# Dwarf crays or shrimp?



## FistSlaminElite (Sep 2, 2015)

I really want some dwarf shrimp but I heard there's a chance my platys will shred them...not a fun prospect, especially if I order $60 shrimp all together, even buying a small herd at lfs is pricy, well then there's dwarf crays who are supposedly very peaceful and wont demolish my plants. The only problem is that wont the dwarf crays eat my BN pleco eggs? Or will the dad be even able to keep these small armored invaders away?


----------



## Arthur7 (Feb 22, 2013)

This are nice guys. On 05/11. I've done in 15 G. they do not have anything done evil. Food Tubifex.


----------



## Summer (Oct 3, 2011)

cute little things!


----------



## henningc (Apr 17, 2013)

That is a CPO and supposedly they don't harm plants. I'm a big crayfish advocate, but some of the dwarfs have personality issues and do mess with plants. My suggestion is check them out in a small planted tank. My experience with most, except a few with personality issues, is that they don't hurt plants if well fed. I use blanched green peas cut in half every other day and a shrimp pellet 1-2 x weekly.

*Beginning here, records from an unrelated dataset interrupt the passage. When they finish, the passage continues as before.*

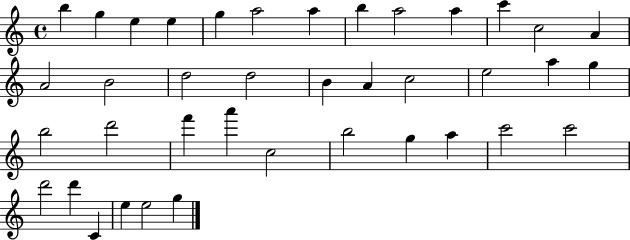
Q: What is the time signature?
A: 4/4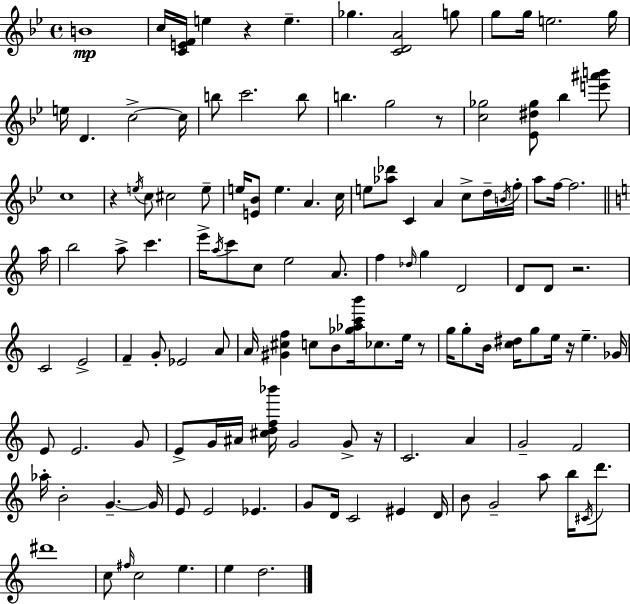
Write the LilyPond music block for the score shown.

{
  \clef treble
  \time 4/4
  \defaultTimeSignature
  \key g \minor
  \repeat volta 2 { b'1\mp | c''16 <c' e' f'>16 e''4 r4 e''4.-- | ges''4. <c' d' a'>2 g''8 | g''8 g''16 e''2. g''16 | \break e''16 d'4. c''2->~~ c''16 | b''8 c'''2. b''8 | b''4. g''2 r8 | <c'' ges''>2 <ees' dis'' ges''>8 bes''4 <e''' ais''' b'''>8 | \break c''1 | r4 \acciaccatura { e''16 } c''8 cis''2 e''8-- | e''16 <e' bes'>8 e''4. a'4. | c''16 e''8 <aes'' des'''>8 c'4 a'4 c''8-> d''16-- | \break \acciaccatura { b'16 } f''16-. a''8 f''16~~ f''2. | \bar "||" \break \key c \major a''16 b''2 a''8-> c'''4. | e'''16-> \acciaccatura { a''16 } c'''8 c''8 e''2 a'8. | f''4 \grace { des''16 } g''4 d'2 | d'8 d'8 r2. | \break c'2 e'2-> | f'4-- g'8-. ees'2 | a'8 a'16 <gis' cis'' f''>4 c''8 b'8 <ges'' aes'' c''' b'''>16 ces''8. | e''16 r8 g''16 g''8-. b'16 <c'' dis''>16 g''8 e''16 r16 e''4.-- | \break ges'16 e'8 e'2. | g'8 e'8-> g'16 ais'16 <cis'' d'' f'' bes'''>16 g'2 | g'8-> r16 c'2. a'4 | g'2-- f'2 | \break aes''16-. b'2-. g'4.--~~ | g'16 e'8 e'2 ees'4. | g'8 d'16 c'2 eis'4 | d'16 b'8 g'2-- a''8 b''16 | \break \acciaccatura { cis'16 } d'''8. dis'''1 | c''8 \grace { fis''16 } c''2 e''4. | e''4 d''2. | } \bar "|."
}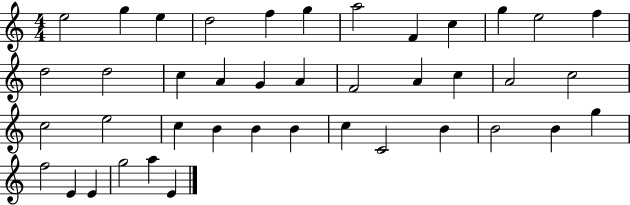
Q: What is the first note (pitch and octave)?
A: E5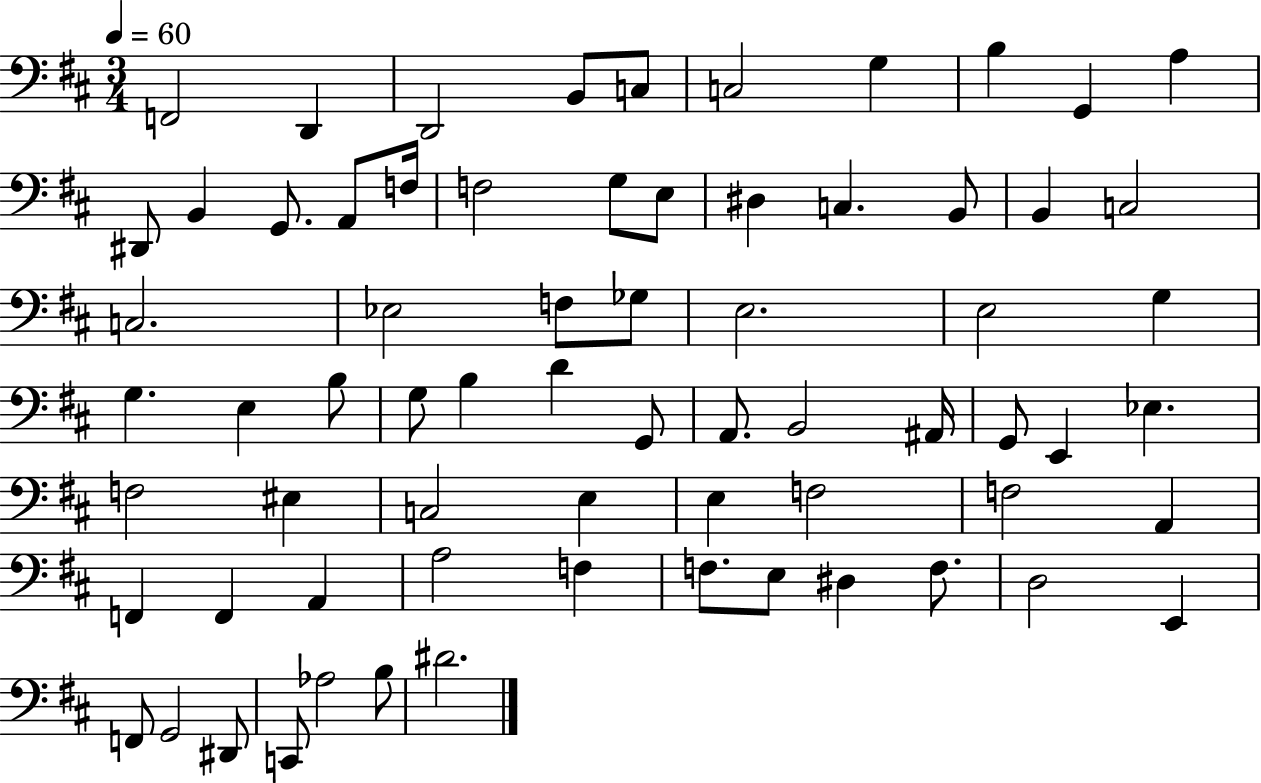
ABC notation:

X:1
T:Untitled
M:3/4
L:1/4
K:D
F,,2 D,, D,,2 B,,/2 C,/2 C,2 G, B, G,, A, ^D,,/2 B,, G,,/2 A,,/2 F,/4 F,2 G,/2 E,/2 ^D, C, B,,/2 B,, C,2 C,2 _E,2 F,/2 _G,/2 E,2 E,2 G, G, E, B,/2 G,/2 B, D G,,/2 A,,/2 B,,2 ^A,,/4 G,,/2 E,, _E, F,2 ^E, C,2 E, E, F,2 F,2 A,, F,, F,, A,, A,2 F, F,/2 E,/2 ^D, F,/2 D,2 E,, F,,/2 G,,2 ^D,,/2 C,,/2 _A,2 B,/2 ^D2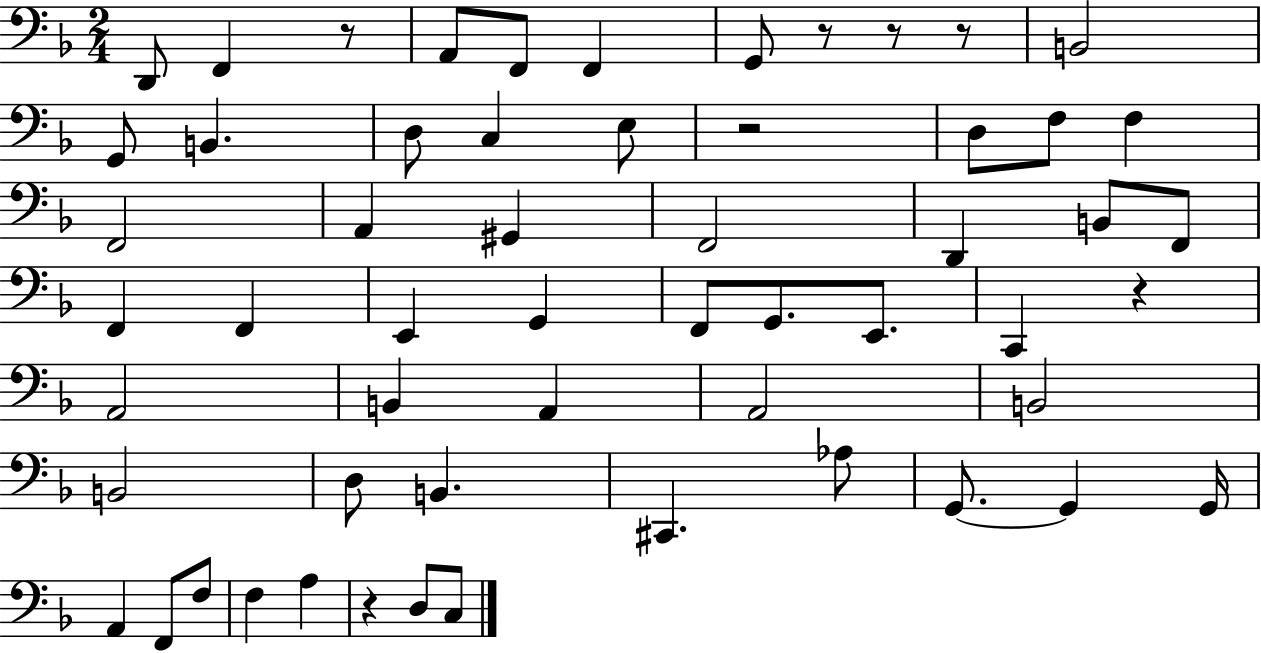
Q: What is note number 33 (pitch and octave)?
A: A2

If your Pleco defends the nest like most you likely will not lose many batches of eggs. Could happen, but if the crayfish are fed they will ignore or leave once threatened. 

RCS and other dwarf shrimp will not hurt plants at all. Can't vouch for ghost shrimp and they are nasty anyway. Mine actually keep the algae and biofilm down to a min.


----------



## FistSlaminElite (Sep 2, 2015)

I've decided dwarf shrimp in my main tank and I'm liking the sound of a coo joining my betta in his 5g hex


----------



## FistSlaminElite (Sep 2, 2015)

Cpo*


----------



## Chillwill007 (Aug 20, 2010)

Sorry new to cray fish but what's cpo stand for? Won't they crawl out the tank? My wife's friend catches one and gave it to me but it crawled out the tank from the heater cord and got lost in my son's play room. Needless to say we found him weeks late died and dried up in some toys.


----------